Тишина и радикальный минимализм в условиях шумной городской жизни производят на слушателя буквально шокирующее впечатление: концентрация внимания доходит до предела. Понятно, что такая музыка может исполняться только в небольших залах. Хайнер Геббельс в книге «Эстетика отсутствия» пишет, что зал вместимостью 600–1000 человек по определению предполагает некоторую тоталитарность и десубъективацию — публику превращают в толпу зевак, не вовлеченных по-настоящему в процесс.

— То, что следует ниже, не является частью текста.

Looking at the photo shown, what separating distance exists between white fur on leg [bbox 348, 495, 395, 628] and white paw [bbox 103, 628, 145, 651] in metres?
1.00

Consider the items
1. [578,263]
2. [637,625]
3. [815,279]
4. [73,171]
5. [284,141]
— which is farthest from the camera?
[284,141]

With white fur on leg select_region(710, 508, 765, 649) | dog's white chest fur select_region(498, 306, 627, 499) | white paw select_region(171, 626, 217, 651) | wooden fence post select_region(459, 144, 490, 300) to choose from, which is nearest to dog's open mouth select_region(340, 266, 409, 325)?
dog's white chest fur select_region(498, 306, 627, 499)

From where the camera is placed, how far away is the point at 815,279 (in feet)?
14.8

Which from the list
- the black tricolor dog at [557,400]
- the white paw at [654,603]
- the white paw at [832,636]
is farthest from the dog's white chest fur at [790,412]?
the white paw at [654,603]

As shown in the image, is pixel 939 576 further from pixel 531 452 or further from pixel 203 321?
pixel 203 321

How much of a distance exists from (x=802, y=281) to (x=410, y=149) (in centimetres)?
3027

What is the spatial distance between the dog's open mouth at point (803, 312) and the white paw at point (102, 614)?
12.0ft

Возвращаясь к поставленному вначале вопросу о том, почему сегодня так актуальна импровизационная музыка. Мы много говорили о звуковом мире как мире объектов. Можно придерживаться позиции стороннего наблюдателя по отношению к этим объектам — как сериалисты или даже американские композиторы-экспериментаторы. Возникает вопрос: где в такой ситуации может быть субъект? А субъект отчетливо присутствует здесь, в импровизационной музыке. Субъект — это музыкант-импровизатор, Джим О’Рурк, Отомо Йошихиде, Сачико М. В каком-то смысле это можно считать новым романтизмом. В этой музыке есть что-то магическое и загадочное: мы не можем до конца понять, откуда она берется, она рождается прямо сейчас, на наших глазах. Возможно, в этом причина, почему она не надоедает и не перестает нас захватывать.